▶
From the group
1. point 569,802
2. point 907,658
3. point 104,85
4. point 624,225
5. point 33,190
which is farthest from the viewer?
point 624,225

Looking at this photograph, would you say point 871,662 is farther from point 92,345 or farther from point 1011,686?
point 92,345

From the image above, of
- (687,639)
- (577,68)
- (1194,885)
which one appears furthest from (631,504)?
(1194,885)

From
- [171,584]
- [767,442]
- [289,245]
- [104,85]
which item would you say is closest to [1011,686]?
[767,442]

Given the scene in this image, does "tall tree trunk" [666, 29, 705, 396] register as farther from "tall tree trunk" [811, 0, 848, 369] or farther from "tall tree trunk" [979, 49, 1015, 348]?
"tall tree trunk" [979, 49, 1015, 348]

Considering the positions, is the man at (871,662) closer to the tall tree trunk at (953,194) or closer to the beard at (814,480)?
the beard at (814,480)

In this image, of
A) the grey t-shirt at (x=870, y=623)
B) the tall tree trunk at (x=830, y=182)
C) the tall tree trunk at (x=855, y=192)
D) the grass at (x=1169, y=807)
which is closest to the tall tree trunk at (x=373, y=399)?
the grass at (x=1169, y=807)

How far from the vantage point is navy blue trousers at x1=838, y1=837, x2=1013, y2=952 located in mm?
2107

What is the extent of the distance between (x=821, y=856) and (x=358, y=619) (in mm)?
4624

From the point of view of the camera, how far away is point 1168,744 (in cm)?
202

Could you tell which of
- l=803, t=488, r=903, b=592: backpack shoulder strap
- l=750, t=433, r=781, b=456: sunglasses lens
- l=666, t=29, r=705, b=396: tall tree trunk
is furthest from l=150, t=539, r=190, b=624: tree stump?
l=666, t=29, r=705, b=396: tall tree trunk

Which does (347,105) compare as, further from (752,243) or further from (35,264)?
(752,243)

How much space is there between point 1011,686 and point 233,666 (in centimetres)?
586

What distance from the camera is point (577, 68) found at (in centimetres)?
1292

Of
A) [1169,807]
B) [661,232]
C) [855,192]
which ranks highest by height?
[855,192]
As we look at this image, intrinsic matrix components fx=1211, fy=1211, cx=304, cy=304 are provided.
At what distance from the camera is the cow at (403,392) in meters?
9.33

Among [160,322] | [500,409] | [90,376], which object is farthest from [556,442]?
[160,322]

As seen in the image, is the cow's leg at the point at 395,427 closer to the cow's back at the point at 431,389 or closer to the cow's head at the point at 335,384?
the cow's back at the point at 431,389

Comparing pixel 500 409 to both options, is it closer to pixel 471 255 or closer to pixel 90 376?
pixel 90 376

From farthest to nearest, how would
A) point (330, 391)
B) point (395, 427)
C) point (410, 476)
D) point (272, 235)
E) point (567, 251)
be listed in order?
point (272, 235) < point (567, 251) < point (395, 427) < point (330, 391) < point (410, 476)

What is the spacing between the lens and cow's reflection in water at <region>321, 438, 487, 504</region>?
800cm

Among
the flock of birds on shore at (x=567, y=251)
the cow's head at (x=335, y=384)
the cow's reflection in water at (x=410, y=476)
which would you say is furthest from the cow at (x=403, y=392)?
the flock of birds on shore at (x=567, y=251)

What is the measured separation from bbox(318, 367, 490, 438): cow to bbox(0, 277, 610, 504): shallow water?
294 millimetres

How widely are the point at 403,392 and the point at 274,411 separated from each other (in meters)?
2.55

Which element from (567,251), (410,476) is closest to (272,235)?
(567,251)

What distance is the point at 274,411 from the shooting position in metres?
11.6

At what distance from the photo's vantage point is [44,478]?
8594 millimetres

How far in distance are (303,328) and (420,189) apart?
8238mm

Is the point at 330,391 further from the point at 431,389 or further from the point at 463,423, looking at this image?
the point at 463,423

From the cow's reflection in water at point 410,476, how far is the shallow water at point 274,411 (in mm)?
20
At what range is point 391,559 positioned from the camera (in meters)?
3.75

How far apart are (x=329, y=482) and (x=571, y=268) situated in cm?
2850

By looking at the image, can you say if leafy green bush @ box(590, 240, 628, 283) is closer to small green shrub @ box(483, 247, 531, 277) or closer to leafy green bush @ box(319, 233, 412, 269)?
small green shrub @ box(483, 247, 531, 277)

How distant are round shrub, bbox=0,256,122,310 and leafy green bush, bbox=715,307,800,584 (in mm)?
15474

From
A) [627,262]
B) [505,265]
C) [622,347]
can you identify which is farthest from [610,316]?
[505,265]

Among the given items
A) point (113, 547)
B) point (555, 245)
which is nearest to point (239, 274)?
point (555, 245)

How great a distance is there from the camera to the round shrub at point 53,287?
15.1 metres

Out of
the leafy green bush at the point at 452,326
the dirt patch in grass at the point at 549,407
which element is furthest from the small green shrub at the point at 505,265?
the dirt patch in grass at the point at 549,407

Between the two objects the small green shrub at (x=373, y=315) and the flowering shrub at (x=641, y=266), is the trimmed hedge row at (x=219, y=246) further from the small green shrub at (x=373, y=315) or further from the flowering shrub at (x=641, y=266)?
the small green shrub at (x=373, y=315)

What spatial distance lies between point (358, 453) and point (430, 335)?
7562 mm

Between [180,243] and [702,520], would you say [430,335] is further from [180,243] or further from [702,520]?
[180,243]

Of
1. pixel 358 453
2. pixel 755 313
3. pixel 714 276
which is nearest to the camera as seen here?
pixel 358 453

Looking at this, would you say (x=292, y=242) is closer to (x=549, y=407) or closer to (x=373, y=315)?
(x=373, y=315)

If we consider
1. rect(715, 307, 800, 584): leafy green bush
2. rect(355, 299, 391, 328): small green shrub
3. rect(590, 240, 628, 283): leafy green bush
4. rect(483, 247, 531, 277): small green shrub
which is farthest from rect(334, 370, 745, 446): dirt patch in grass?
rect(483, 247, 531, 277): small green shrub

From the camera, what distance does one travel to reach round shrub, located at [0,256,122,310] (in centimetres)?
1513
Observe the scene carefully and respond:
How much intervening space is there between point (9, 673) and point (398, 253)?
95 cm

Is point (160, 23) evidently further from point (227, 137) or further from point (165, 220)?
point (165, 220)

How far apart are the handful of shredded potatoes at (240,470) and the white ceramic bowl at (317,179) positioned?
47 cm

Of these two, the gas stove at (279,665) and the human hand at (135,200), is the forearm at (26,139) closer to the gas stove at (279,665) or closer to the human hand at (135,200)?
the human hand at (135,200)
◀
• **WHAT TO WORK ON**:
Each of the records should be retyped exactly.

• **CORRECT RESULT**:
From the group
1. point 569,802
2. point 907,658
3. point 104,85
4. point 624,225
5. point 33,190
which is farthest from the viewer?
point 624,225

Looking at this photograph, would you say point 871,662 is farther from point 92,345 or farther from point 1011,686?
point 92,345

From the image above, of
- (687,639)
- (577,68)
- (1194,885)
which one appears furthest from (631,504)?
(1194,885)

From
- [171,584]
- [767,442]
- [289,245]
- [104,85]
which item would you say is closest to [1011,686]?
[767,442]

Given the scene in this image, does "tall tree trunk" [666, 29, 705, 396] register as farther from "tall tree trunk" [811, 0, 848, 369] or farther from "tall tree trunk" [979, 49, 1015, 348]?
"tall tree trunk" [979, 49, 1015, 348]

Considering the positions, is the man at (871,662) closer to the tall tree trunk at (953,194) or closer to the beard at (814,480)?
the beard at (814,480)

In this image, of
A) the grey t-shirt at (x=870, y=623)
B) the tall tree trunk at (x=830, y=182)
C) the tall tree trunk at (x=855, y=192)
D) the grass at (x=1169, y=807)
which is closest to the tall tree trunk at (x=373, y=399)?
the grass at (x=1169, y=807)

How far from the vantage point is navy blue trousers at x1=838, y1=837, x2=1013, y2=952 located in mm?
2107

What is the extent of the distance between (x=821, y=856) and (x=358, y=619) (in mm)?
4624

From the point of view of the camera, how far away is point 1168,744 (in cm)?
202

Could you tell which of
- l=803, t=488, r=903, b=592: backpack shoulder strap
- l=750, t=433, r=781, b=456: sunglasses lens
- l=666, t=29, r=705, b=396: tall tree trunk
is furthest from l=150, t=539, r=190, b=624: tree stump?
l=666, t=29, r=705, b=396: tall tree trunk

Which does (347,105) compare as, further from (752,243) or further from (35,264)?
(752,243)

How much space is there between point 1011,686 and point 233,666 (in centimetres)?
586

What distance from the camera is point (577, 68) found at (in centimetres)?
1292

Of
A) [1169,807]
B) [661,232]
C) [855,192]
which ranks highest by height?
[855,192]
As we look at this image, intrinsic matrix components fx=1211, fy=1211, cx=304, cy=304 are provided.
At what distance from the camera is the cow at (403,392) in meters?
9.33

Among [160,322] | [500,409] | [90,376], which object is farthest from [556,442]?
[160,322]

As seen in the image, is the cow's leg at the point at 395,427 closer to the cow's back at the point at 431,389 or closer to the cow's head at the point at 335,384?
the cow's back at the point at 431,389

Comparing pixel 500 409 to both options, is it closer to pixel 471 255 or closer to pixel 90 376?
pixel 90 376

From farthest to nearest, how would
A) point (330, 391)
B) point (395, 427)
C) point (410, 476)
D) point (272, 235)
E) point (567, 251)
be listed in order?
point (272, 235) < point (567, 251) < point (395, 427) < point (330, 391) < point (410, 476)

What is the spacing between the lens and cow's reflection in water at <region>321, 438, 487, 504</region>?
800cm

Among
the flock of birds on shore at (x=567, y=251)
the cow's head at (x=335, y=384)
the cow's reflection in water at (x=410, y=476)
which would you say is furthest from the cow at (x=403, y=392)?
the flock of birds on shore at (x=567, y=251)

What is the measured separation from bbox(318, 367, 490, 438): cow to bbox(0, 277, 610, 504): shallow water?
294 millimetres

How widely are the point at 403,392 and the point at 274,411 separated from each other (in meters)?
2.55

Which element from (567,251), (410,476) is closest to (272,235)?
(567,251)

What distance is the point at 274,411 from the shooting position in metres?
11.6

At what distance from the photo's vantage point is [44,478]?
8594 millimetres

How far in distance are (303,328) and (420,189) apart?
8238mm

Is the point at 330,391 further from the point at 431,389 or further from the point at 463,423, looking at this image?
the point at 463,423

From the cow's reflection in water at point 410,476, how far is the shallow water at point 274,411 (in mm)?
20
At what range is point 391,559 positioned from the camera (in meters)?
3.75

How far apart are (x=329, y=482) and (x=571, y=268) situated in cm?
2850

By looking at the image, can you say if leafy green bush @ box(590, 240, 628, 283) is closer to small green shrub @ box(483, 247, 531, 277) or closer to leafy green bush @ box(319, 233, 412, 269)?
small green shrub @ box(483, 247, 531, 277)

How distant are round shrub, bbox=0,256,122,310 and leafy green bush, bbox=715,307,800,584 (in mm)?
15474

From
A) [627,262]
B) [505,265]
C) [622,347]
can you identify which is farthest from [610,316]?
[505,265]

Among the given items
A) point (113, 547)
B) point (555, 245)
which is nearest to point (239, 274)?
point (555, 245)

How great a distance is there from the camera to the round shrub at point 53,287?
15.1 metres

Out of
the leafy green bush at the point at 452,326
the dirt patch in grass at the point at 549,407
which element is furthest from the small green shrub at the point at 505,265?
the dirt patch in grass at the point at 549,407

Between the two objects the small green shrub at (x=373, y=315) and the flowering shrub at (x=641, y=266), is the trimmed hedge row at (x=219, y=246) further from the small green shrub at (x=373, y=315) or further from the flowering shrub at (x=641, y=266)?
the small green shrub at (x=373, y=315)

What spatial distance lies between point (358, 453) and point (430, 335)?
7562 mm

Between [180,243] and [702,520], would you say [430,335] is further from [180,243] or further from [702,520]?
[180,243]

Of
1. pixel 358 453
2. pixel 755 313
3. pixel 714 276
which is nearest to the camera as seen here?
pixel 358 453

Looking at this, would you say (x=292, y=242) is closer to (x=549, y=407) or closer to (x=373, y=315)?
(x=373, y=315)

If we consider
1. rect(715, 307, 800, 584): leafy green bush
2. rect(355, 299, 391, 328): small green shrub
3. rect(590, 240, 628, 283): leafy green bush
4. rect(483, 247, 531, 277): small green shrub
which is farthest from rect(334, 370, 745, 446): dirt patch in grass?
rect(483, 247, 531, 277): small green shrub

From the camera, what distance does one travel to reach round shrub, located at [0,256,122,310] (in centimetres)?
1513
Observe the scene carefully and respond:
How much intervening space is there between point (9, 673) and point (398, 253)?
95 cm

Is point (160, 23) evidently further from point (227, 137) or further from point (165, 220)?
point (165, 220)

How far apart are the handful of shredded potatoes at (240,470) and the white ceramic bowl at (317,179) positioned?
47 cm

Of these two, the gas stove at (279,665) and the human hand at (135,200), is the forearm at (26,139) closer to the gas stove at (279,665) or closer to the human hand at (135,200)?
the human hand at (135,200)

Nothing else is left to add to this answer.